We’ve entered a time wholly unprecedented in U.S. history. The current populist movement is openly hostile to intellectual pursuit. Education, libraries, and media are all under attack as either serving no purpose, or worse, surving a purpose that is at odds with this New Populism.
Neil Gaiman has written (and spoken) extensively about the impact that reading and libraries have on his life. He is quoted as saying,
When you watch TV or see a film, you are looking at things happening to other people. Prose fiction is something you build up from twenty-six letters and a handful of punctuation marks, and you, and you alone, using your imagination, create a world, and people it and look out through other eyes. You get to feel things, visit places and worlds you would never otherwise know. You learn that everyone else out there is a me, as well.

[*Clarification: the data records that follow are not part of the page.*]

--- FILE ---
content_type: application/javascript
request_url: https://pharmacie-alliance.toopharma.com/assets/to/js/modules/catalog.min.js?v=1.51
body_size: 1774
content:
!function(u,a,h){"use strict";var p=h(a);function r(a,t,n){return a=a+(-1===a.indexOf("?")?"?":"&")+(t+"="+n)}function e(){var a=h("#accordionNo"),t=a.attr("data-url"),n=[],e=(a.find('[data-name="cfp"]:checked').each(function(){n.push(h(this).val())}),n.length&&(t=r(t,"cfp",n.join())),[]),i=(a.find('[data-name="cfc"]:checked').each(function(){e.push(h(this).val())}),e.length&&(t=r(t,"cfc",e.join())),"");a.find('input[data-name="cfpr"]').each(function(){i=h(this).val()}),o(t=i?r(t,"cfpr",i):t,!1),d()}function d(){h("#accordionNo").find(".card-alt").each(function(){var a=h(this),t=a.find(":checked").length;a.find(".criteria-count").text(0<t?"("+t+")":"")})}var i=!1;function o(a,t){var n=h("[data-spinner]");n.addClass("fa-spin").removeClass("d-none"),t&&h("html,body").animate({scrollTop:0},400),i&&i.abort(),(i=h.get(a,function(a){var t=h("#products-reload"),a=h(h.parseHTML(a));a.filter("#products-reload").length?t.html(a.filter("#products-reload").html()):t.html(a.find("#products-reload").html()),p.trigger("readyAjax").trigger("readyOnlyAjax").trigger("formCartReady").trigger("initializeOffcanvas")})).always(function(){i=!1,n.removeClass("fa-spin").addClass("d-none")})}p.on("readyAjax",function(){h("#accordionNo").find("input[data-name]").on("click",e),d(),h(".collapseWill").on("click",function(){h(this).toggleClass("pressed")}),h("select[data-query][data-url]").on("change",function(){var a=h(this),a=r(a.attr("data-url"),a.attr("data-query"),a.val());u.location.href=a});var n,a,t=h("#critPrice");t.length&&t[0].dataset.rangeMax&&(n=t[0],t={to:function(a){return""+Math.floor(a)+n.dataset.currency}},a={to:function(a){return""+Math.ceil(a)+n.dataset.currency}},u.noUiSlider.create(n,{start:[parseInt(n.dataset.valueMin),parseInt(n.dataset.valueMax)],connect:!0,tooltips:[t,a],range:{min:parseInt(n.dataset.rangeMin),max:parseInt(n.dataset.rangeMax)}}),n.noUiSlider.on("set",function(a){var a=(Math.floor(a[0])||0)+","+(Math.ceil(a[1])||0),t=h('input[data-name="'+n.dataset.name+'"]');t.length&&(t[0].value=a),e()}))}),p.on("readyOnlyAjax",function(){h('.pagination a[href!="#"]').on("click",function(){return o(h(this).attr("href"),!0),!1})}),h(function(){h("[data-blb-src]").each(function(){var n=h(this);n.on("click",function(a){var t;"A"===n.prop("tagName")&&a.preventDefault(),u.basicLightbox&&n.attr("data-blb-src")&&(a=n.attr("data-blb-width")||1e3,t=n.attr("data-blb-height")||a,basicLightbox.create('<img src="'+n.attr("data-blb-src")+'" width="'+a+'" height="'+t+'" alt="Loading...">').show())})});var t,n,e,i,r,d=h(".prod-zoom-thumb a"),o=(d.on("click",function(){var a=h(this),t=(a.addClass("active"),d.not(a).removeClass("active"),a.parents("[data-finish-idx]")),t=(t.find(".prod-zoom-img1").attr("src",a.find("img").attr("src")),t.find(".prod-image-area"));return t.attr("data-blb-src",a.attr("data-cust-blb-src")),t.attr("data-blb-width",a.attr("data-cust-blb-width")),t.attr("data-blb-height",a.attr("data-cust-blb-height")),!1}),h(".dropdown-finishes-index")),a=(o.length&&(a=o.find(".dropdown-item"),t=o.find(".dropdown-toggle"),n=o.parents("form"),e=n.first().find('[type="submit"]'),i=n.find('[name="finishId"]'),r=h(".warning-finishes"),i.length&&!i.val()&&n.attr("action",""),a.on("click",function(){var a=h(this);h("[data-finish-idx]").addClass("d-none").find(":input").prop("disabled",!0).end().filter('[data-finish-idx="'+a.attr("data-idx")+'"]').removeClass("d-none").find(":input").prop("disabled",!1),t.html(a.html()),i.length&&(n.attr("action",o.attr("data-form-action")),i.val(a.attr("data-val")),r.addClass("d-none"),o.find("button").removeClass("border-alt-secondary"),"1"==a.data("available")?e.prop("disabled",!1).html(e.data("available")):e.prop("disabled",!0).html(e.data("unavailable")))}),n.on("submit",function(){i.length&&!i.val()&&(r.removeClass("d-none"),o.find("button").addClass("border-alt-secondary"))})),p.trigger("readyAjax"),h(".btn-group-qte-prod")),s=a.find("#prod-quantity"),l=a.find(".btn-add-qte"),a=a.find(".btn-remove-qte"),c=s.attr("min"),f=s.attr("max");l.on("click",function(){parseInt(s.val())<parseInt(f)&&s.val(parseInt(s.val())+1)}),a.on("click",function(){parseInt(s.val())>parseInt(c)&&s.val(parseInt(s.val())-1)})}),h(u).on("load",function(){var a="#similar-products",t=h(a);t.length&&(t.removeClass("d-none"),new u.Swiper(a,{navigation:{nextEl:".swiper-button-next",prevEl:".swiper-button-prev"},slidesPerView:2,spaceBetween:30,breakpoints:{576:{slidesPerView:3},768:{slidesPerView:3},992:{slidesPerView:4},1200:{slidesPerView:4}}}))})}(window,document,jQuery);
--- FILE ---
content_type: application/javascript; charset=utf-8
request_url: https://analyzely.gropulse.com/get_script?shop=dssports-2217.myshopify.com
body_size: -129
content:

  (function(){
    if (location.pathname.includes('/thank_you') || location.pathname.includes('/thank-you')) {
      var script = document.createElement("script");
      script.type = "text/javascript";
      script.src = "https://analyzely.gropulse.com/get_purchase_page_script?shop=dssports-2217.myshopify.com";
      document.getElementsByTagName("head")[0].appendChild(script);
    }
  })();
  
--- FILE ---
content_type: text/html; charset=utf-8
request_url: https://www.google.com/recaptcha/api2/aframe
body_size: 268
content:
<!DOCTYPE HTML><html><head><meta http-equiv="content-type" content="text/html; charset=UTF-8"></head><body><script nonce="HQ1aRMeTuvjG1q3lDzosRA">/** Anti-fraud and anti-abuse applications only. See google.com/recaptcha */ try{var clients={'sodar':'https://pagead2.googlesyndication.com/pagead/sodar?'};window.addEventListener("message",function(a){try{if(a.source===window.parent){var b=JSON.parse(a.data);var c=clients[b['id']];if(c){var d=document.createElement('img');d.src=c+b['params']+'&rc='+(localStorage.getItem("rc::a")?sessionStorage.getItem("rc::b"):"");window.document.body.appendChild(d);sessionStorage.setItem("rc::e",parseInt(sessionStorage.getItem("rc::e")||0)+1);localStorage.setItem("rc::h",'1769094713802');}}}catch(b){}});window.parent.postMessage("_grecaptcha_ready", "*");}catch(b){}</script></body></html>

You’re being someone else, and when you return to your own world, you’re going to be slightly changed.
Empathy is a tool for building people into groups, for allowing us to function as more than self-obsessed individuals.
Combine this observation by Gaiman with the following article from the Washington Post entitled Donald Trump doesn’t read much. Being president probably wouldn’t change that. This article makes it clear that what little reading is done by our new President is usually in the form of magazines that feature his own image on the cover.
Trump’s desk is piled high with magazines, nearly all of them with himself on their covers, and each morning, he reviews a pile of printouts of news articles about himself that his secretary delivers to his desk. But there are no shelves of books in his office, no computer on his desk.
Trump has been accused of being a narcissist and, while not being exactly the opposite of empathetic it’s certainly close.
When reading is demonstrably unimportant to our leaders, we can be certain that the funding will be under attack. Put on your walking boots. Protest may be our only remaining recourse for saving books, learning, and libraries.